**Stated task**
Write out all records as given; omit images.
* * *
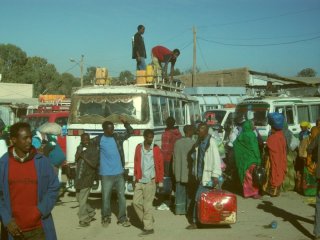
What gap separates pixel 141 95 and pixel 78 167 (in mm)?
2925

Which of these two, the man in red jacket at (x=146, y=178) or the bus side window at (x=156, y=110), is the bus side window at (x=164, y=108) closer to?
the bus side window at (x=156, y=110)

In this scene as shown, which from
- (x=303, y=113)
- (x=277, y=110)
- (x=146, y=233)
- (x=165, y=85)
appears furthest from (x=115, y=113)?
(x=303, y=113)

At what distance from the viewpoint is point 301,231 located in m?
7.68

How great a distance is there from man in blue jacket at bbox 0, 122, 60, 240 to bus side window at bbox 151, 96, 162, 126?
655 centimetres

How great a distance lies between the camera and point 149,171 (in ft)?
25.6

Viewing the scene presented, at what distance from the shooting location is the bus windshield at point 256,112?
15.3 meters

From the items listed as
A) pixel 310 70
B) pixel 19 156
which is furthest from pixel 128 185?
pixel 310 70

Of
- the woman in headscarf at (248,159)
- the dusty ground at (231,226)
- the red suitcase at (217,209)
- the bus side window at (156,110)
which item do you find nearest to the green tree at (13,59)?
the bus side window at (156,110)

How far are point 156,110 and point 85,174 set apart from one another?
11.1ft

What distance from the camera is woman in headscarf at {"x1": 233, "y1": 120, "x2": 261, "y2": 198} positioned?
10781mm

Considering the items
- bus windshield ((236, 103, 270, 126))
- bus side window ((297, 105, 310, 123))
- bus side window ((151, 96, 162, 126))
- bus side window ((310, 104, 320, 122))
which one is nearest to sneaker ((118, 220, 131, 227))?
bus side window ((151, 96, 162, 126))

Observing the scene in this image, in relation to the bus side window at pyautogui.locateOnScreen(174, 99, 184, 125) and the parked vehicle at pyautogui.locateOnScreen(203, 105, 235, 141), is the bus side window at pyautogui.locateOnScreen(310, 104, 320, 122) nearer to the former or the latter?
the parked vehicle at pyautogui.locateOnScreen(203, 105, 235, 141)

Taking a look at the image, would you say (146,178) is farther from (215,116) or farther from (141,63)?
(215,116)

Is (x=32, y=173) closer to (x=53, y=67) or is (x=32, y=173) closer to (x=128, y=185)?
(x=128, y=185)
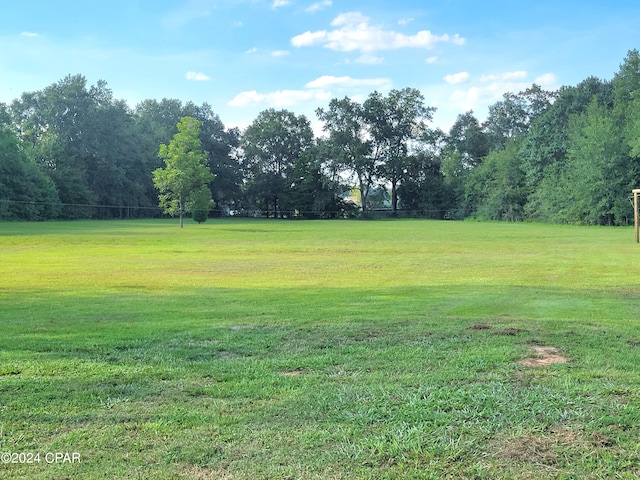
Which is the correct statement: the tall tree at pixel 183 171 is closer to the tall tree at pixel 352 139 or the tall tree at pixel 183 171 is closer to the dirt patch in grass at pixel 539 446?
the tall tree at pixel 352 139

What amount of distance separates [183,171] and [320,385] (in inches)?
1872

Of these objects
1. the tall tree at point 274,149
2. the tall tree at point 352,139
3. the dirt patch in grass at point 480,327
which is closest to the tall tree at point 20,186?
the tall tree at point 274,149

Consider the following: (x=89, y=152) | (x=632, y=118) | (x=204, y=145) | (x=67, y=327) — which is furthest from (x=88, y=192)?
(x=67, y=327)

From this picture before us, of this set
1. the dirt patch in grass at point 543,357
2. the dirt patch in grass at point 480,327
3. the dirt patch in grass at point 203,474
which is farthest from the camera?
the dirt patch in grass at point 480,327

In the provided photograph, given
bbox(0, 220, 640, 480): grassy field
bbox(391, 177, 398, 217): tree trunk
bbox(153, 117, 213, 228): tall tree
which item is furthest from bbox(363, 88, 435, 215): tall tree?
bbox(0, 220, 640, 480): grassy field

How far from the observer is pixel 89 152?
73500 mm

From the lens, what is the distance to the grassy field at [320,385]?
3.18 m

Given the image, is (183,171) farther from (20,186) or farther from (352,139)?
(352,139)

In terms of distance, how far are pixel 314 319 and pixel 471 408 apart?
150 inches

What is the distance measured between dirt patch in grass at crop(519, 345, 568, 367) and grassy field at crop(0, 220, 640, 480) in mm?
75

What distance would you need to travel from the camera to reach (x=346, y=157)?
83.2m

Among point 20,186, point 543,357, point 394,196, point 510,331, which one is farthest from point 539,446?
point 394,196

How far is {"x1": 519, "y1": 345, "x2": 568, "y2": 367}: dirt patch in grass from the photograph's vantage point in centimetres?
520

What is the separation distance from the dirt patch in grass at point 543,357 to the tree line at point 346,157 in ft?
156
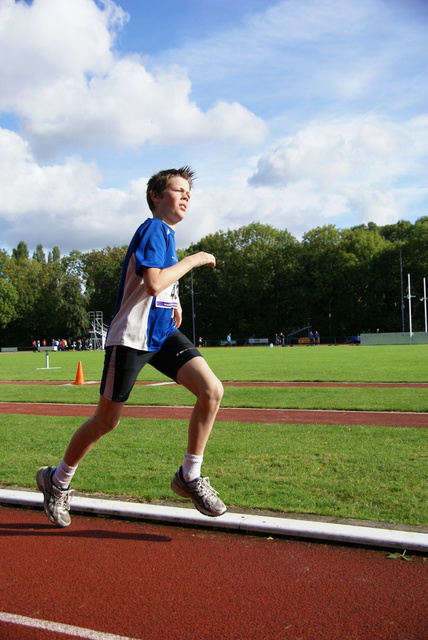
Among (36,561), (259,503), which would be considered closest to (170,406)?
(259,503)

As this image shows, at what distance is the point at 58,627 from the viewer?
2.58 m

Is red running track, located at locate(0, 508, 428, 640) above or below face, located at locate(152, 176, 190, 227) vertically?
* * *
**Solved problem**
What gap separates pixel 141 95 and pixel 78 167 (in mm)?
2925

Which of these two, the man in red jacket at (x=146, y=178) or the bus side window at (x=156, y=110), is the bus side window at (x=164, y=108) closer to?
the bus side window at (x=156, y=110)

In this scene as shown, which from
- (x=303, y=113)
- (x=277, y=110)
- (x=146, y=233)
- (x=165, y=85)
appears furthest from (x=115, y=113)?
(x=303, y=113)

At what distance from the viewpoint is point 301,231 located in m?
7.68

How great a distance is there from man in blue jacket at bbox 0, 122, 60, 240 to bus side window at bbox 151, 96, 162, 126?
655 centimetres

How great a distance lies between the camera and point 149,171 (in ft)?
25.6

Viewing the scene presented, at what distance from the shooting location is the bus windshield at point 256,112?
15.3 meters

From the items listed as
A) pixel 310 70
B) pixel 19 156
which is furthest from pixel 128 185?
pixel 310 70

Of
- the woman in headscarf at (248,159)
- the dusty ground at (231,226)
- the red suitcase at (217,209)
- the bus side window at (156,110)
which item do you find nearest to the green tree at (13,59)?
the bus side window at (156,110)

How far are point 156,110 and point 85,174 set apart from one another?
11.1ft

What distance from the camera is woman in headscarf at {"x1": 233, "y1": 120, "x2": 261, "y2": 198} positioned?
10781mm

Considering the items
- bus windshield ((236, 103, 270, 126))
- bus side window ((297, 105, 310, 123))
- bus side window ((151, 96, 162, 126))
- bus side window ((310, 104, 320, 122))
which one is nearest to sneaker ((118, 220, 131, 227))?
bus side window ((151, 96, 162, 126))

Observing the scene in this image, in relation to the bus side window at pyautogui.locateOnScreen(174, 99, 184, 125) and the parked vehicle at pyautogui.locateOnScreen(203, 105, 235, 141), is the bus side window at pyautogui.locateOnScreen(310, 104, 320, 122) nearer to the former or the latter?
the parked vehicle at pyautogui.locateOnScreen(203, 105, 235, 141)

Taking a look at the image, would you say (146,178) is farther from (215,116) or farther from (141,63)?
(215,116)

Is (x=32, y=173) closer to (x=53, y=67) or is (x=32, y=173) closer to (x=128, y=185)?
(x=128, y=185)
Which is the correct statement: the tall tree at pixel 183 171 is closer to the tall tree at pixel 352 139 or the tall tree at pixel 183 171 is closer to the dirt patch in grass at pixel 539 446?
the tall tree at pixel 352 139

What amount of distance separates [183,171] and [320,385] (in inches)?
1872

Of these objects
1. the tall tree at point 274,149
2. the tall tree at point 352,139
3. the dirt patch in grass at point 480,327
which is closest to the tall tree at point 20,186?
the tall tree at point 274,149

Consider the following: (x=89, y=152) | (x=632, y=118) | (x=204, y=145) | (x=67, y=327) — which is furthest from (x=88, y=192)?
(x=67, y=327)

From this picture before us, of this set
1. the dirt patch in grass at point 543,357
2. the dirt patch in grass at point 480,327
3. the dirt patch in grass at point 203,474
which is farthest from the camera?
the dirt patch in grass at point 480,327

In the provided photograph, given
bbox(0, 220, 640, 480): grassy field
bbox(391, 177, 398, 217): tree trunk
bbox(153, 117, 213, 228): tall tree
which item is furthest from bbox(363, 88, 435, 215): tall tree?
bbox(0, 220, 640, 480): grassy field

How far from the observer is pixel 89 152?
73500 mm

From the lens, what is the distance to the grassy field at [320,385]?
3.18 m

Given the image, is (183,171) farther from (20,186) or farther from (352,139)?
(352,139)

In terms of distance, how far are pixel 314 319 and pixel 471 408 apart?
150 inches

What is the distance measured between dirt patch in grass at crop(519, 345, 568, 367) and grassy field at crop(0, 220, 640, 480) in mm?
75

What distance would you need to travel from the camera to reach (x=346, y=157)?
83.2m

Among point 20,186, point 543,357, point 394,196, point 510,331, which one is farthest from point 539,446?
point 394,196

How far is {"x1": 519, "y1": 345, "x2": 568, "y2": 367}: dirt patch in grass from the photograph's vantage point in centimetres?
520

What is the separation distance from the dirt patch in grass at point 543,357 to the tree line at point 346,157 in ft?
156
Among (36,561), (259,503), which would be considered closest to (170,406)?
(259,503)

As this image shows, at what distance is the point at 58,627 from the viewer?
2.58 m

Is red running track, located at locate(0, 508, 428, 640) above or below face, located at locate(152, 176, 190, 227) vertically?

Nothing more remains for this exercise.